Decoding atrial mechanics: human atrial slices as a model for atrial disease

Living myocardial slices (LMS) are ultrathin cardiac sections that preserve the native myocardial architecture in near-physiological conditions, traditionally sourced from animal-based ventricular biopsies. With recent advances, we have developed high-quality human atrial LMS (aLMS) for studying atrial pathology such as atrial fibrillation (AF). In cardiac disease, pathological remodelling disrupts excitation-contraction coupling, impairing atrial function and accelerating clinical decline. The biomechanical response to electrical cues, however, remains largely unexplored. Human-based aLMS offer an accurate model of atrial pathology, providing insights into atrial biomechanics and aiding targeted therapies.

To characterize biomechanical profiles of aLMS and expand the analysis across patient subsets of cardiac disease to uncover mechanisms underlying atrial dysfunction.

Atrial tissue samples were collected during cardiac surgery from donors and patients with AF, heart failure (HF), and echocardiographically confirmed atrial dilation. aLMS were created following our optimised protocol and cultured in biomimetic chambers with isotonic loading and electrical pacing to mimic in vivo conditions. Contraction metrics, including peak force (Fmax), time to peak (TTP), time to relaxation (TTR) and refractory periods (RP) were measured using MyoDish software. Linear mixed-effects models were used for statistical analysis.

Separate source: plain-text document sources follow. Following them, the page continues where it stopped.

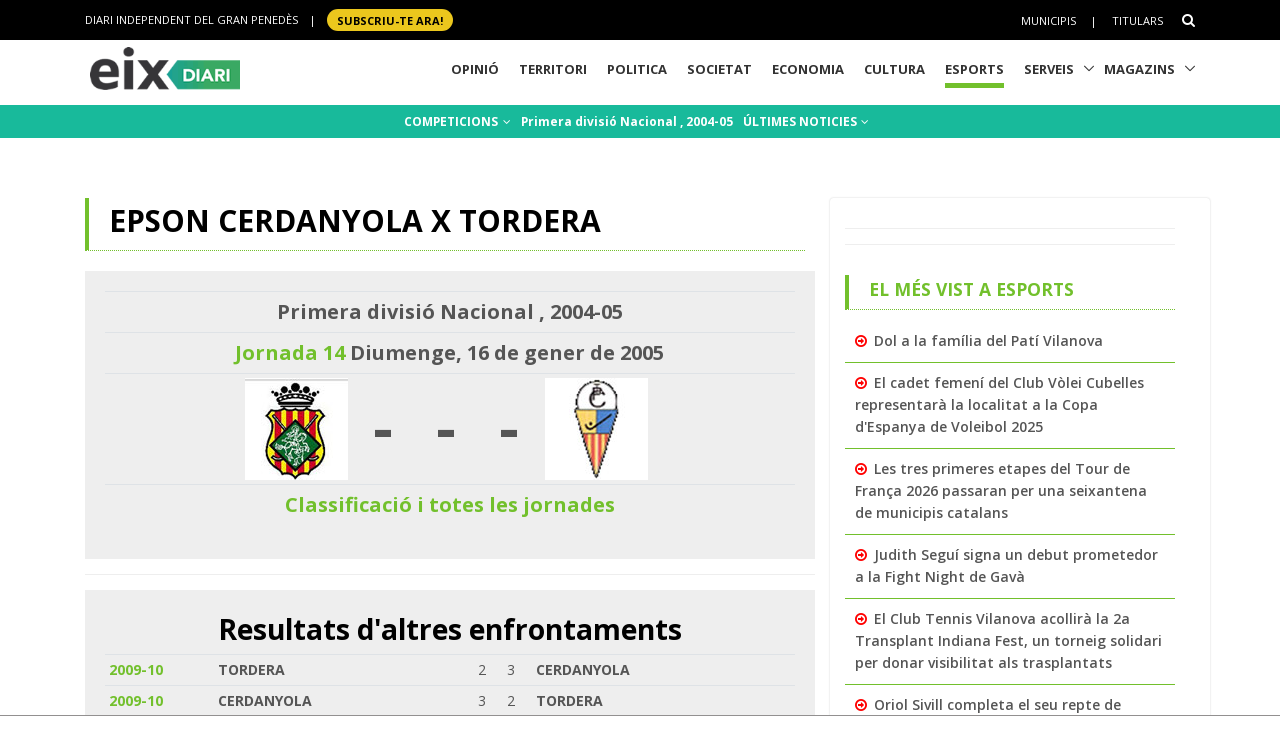

--- FILE ---
content_type: text/html; charset=utf-8
request_url: https://www.google.com/recaptcha/api2/aframe
body_size: 267
content:
<!DOCTYPE HTML><html><head><meta http-equiv="content-type" content="text/html; charset=UTF-8"></head><body><script nonce="0l_cYJxRFCOVjxOCsi9JrA">/** Anti-fraud and anti-abuse applications only. See google.com/recaptcha */ try{var clients={'sodar':'https://pagead2.googlesyndication.com/pagead/sodar?'};window.addEventListener("message",function(a){try{if(a.source===window.parent){var b=JSON.parse(a.data);var c=clients[b['id']];if(c){var d=document.createElement('img');d.src=c+b['params']+'&rc='+(localStorage.getItem("rc::a")?sessionStorage.getItem("rc::b"):"");window.document.body.appendChild(d);sessionStorage.setItem("rc::e",parseInt(sessionStorage.getItem("rc::e")||0)+1);localStorage.setItem("rc::h",'1768972750559');}}}catch(b){}});window.parent.postMessage("_grecaptcha_ready", "*");}catch(b){}</script></body></html>

--- FILE ---
content_type: application/javascript; charset=utf-8
request_url: https://fundingchoicesmessages.google.com/f/AGSKWxXIg6jimOyT5HpWhbne3p6yDDL6UihYrSGjyr6-MmqD7lQxjdPS1mQf6OGj4TT94vzuNYCLUdzk93vABPWBPrlSzy4TK1pCvmJodS_2fGCpo2zfSL8rrFStcMgHKpRV-1BF3TN0Ml7in6IdD6SMv_8pfPmuyUF5jrtKL-_iy45pEp1ffeoaXIWePgGV/_;adsense_/yads./mad.aspx?/indexrealad./adb.js?tag=
body_size: -1291
content:
window['47352c30-c8f3-41f0-b54a-9e516a7e2355'] = true;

Analysis of 250 aLMS from 48 patients revealed distinct biomechanical trends. Fmax was non-significantly lower in aLMS as compared to ventricular LMS (1336.9 vs 3076.1 µN, p=0.30) with a trend towards shorter TTP (86.8 vs 185.3 ms, p=0.09). Healthy aLMS exhibited a higher, though non-significant, Fmax than diseased aLMS (2465.2 vs 1319.1 µN, p=0.24). In AF samples, a non-significant shift towards higher Fmax (2319.7 vs 1328.0 µN, p=0.40), and an increased RP variability (173.6 vs 81.9 ms, p=0.02) was observed versus non-AF cases. HF aLMS displayed a significantly lower Fmax (1013.2 vs 2798.4 µN, p=0.04) and longer TTR (168.3 vs 125.4 ms, p=0.02) compared to non-HF patients. Dilated slices exhibited similar trends to HF, with a propensity for RP prolongation (251.7 vs. 206.7 ms, p=0.10), worsening with dilation severity.

Human aLMS offer a robust, patient-specific platform for exploring the biomechanical basis of atrial disease. Despite high biological variability, clear biomechanical trends point to meaningful changes that merit further study. Higher Fmax in AF slices may indicate compensatory adaptations, while reduced atrial contractility in HF suggests atrial remodelling, despite being a ventricular disorder. Future research will leverage optimized in vivo-like conditions and advanced techniques such as real-time calcium imaging, work loops, and electrical mapping to deepen understanding of atrial pathophysiology, refine disease modelling, and support targeted therapy development.